Comment by fulafel

2 years ago

I think this is typical behaviour with ext4 on Linux, if the application doesn't do fsync/fdatasync to flush the data to disk.

Depending on mount options, ext4fs does metadata journaling ensuring the FS itself is not borked, but not data journaling which would safeguard the file contents in event of unclean shutdown with pending writes in the caches.

The same phenomenon is at play when people complain that their log files contain NUL bytes after a crash. The file system metadata has been updated for the size of the file to fit the appended write, but the data itself was not written out yet.

30 comments

fulafel

Dylan16807 2 years ago

The current default is data=ordered, which should prevent this problem if the hardware doesn't lie. The data doesn't go in the journal, but it has to be written before the journal is committed.

There was a point where ext3 defaulted to data=writeback, which can definitely give you files full of null bytes.

And data=journal exists but is overkill for this situation.

charleshn 2 years ago
It's likely because of delayed allocations (delalloc): https://issuetracker.google.com/issues/172227346#comment6
because the only guarantee which data=ordered provides is the security guarantee that stale data won't be revealed.
Yes, it's bad and breaks prefix append consistency, and does not match the documentation...
- fulafel 2 years ago
  
  For more context, that's a comment from one of the ext4 main authors, Ted Ts'o. the other subsequent comment from him spells out the case more but sadly no spelled out NUL byte origin story I spotted from skimming.
  
  1 reply →
matja 2 years ago
> which should prevent this problem if the hardware doesn't lie.
Or, one can take the ZFS approach and assume the hardware often lies :)
- worthless-trash 2 years ago
  
  I do not know how zfs will overcome hardware lying. If its going to fetch data that is in the drives cache, how will it overcome the persistence problem ?
  
  9 replies →
altfredd 2 years ago
The "data" setting of ext filesystems isn't replacement for fsync().
- Dylan16807 2 years ago
  
  It's not a replacement but it can give you some guarantees.
  Also fsync is a terrible API that should be replaced, but that's mostly a different topic.
  
  1 reply →
consp 2 years ago

My only n=1 observation is that null values in logs occur on nvme, ssd and spinning rust. All ext4 with defaults. I do have the idea it occurs more on nvme drives though. But maybe my systems settings are just booked.

lxgr 2 years ago

I don't think that's how it works: Flushing metadata before data would be a security concern (consider e.g. the metadata change of increasing a file's length due to an append before the data change itself), so file systems usually only ever do the opposite, which is safe.

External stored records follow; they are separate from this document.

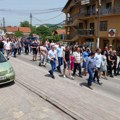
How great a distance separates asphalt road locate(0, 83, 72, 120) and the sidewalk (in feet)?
→ 1.25

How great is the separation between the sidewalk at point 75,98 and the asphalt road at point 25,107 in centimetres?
38

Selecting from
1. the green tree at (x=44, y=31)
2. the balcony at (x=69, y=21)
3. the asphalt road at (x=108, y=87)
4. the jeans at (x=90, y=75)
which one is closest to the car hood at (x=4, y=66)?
the asphalt road at (x=108, y=87)

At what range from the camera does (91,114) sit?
327 inches

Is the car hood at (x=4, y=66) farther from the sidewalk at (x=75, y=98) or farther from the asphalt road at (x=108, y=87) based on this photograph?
the asphalt road at (x=108, y=87)

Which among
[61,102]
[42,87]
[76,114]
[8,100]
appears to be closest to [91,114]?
[76,114]

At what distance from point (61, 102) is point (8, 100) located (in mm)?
1919

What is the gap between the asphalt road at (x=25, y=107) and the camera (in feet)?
26.5

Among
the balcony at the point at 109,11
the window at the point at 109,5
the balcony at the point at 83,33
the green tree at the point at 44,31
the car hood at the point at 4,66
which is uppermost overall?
the window at the point at 109,5

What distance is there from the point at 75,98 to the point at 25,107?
2.10m

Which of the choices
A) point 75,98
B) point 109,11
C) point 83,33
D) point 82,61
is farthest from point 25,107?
point 83,33

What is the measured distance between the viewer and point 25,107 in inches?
350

Getting back zeroes after a metadata sync (which must follow a data sync) would accordingly be an indication of something weird having happened at the disk level: We'd expect to either see no data at all, or correct data, but not zeroes or any other file's or previously written stale data.

Filligree 2 years ago
The file isn't stored contiguously on disk, so that would depend on the implementation of the filesystem. Perhaps the size of the file can be changed, without extents necessarily being allocated to cover the new size?
I seem to vaguely recall an issue like that, for ext4 in particular. Of course it's possible in general for any filesystem that supports holes, but I don't think we can necessarily assume that the data is always written, and all the pointers to it also written, before the file-size gets updated.
- lxgr 2 years ago
  
  At least for ext4 and actually written data (i.e. not ftruncate’d files), I believe zeroes should really not occur.
  Both extents and the file size are metadata as far as I understand, which would be atomically updated through the journal.
  Data can be written before metadata (in data=ordered mode):
  > All data are forced directly out to the main file system prior to its metadata being committed to the journal.
  
  2 replies →
fulafel 2 years ago

I think there could semi-reasonably be case for the zero bytes appearing if the fs knows there should be something written there, and the block is has been allocated, but no write yet. Then it's not compromising confidentiality to zero the allocated block when recovering the journal when the disk is mounted. But the zero byte origin doesn't seem to be spelled out anywhere so this is just off the cuff reasoning.
colanderman 2 years ago
The file's size could have been set by the application before copying data to it. This will result in a file which reads all zeroes.
Or if it were a hardware ordering fault, remember that SSD TRIM is typically used by modern filesystems to reclaim unused space. TRIMmed blocks read as zero.
- lxgr 2 years ago
  
  > The file's size could have been set by the application before copying data to it. This will result in a file which reads all zeroes.
  Hm, is that a common approach? I thought applications mostly use fallocate(2) for that if it's for performance reasons, which does not change the nominal file size.
  Actually allocating zeroes sounds like it could be quite inefficient and confusing, but then again, fallocate is not portable POSIX.
  > Or if it were a hardware ordering fault
  That's what I suspect might be going on here.
  
  1 reply →
Dylan16807 2 years ago
Ext3 will totally let you expose yourself to those security issues. I'm not sure about ext4.
- lxgr 2 years ago
  
  Only in data=writeback mode, which is not the default in either ext3 or ext4.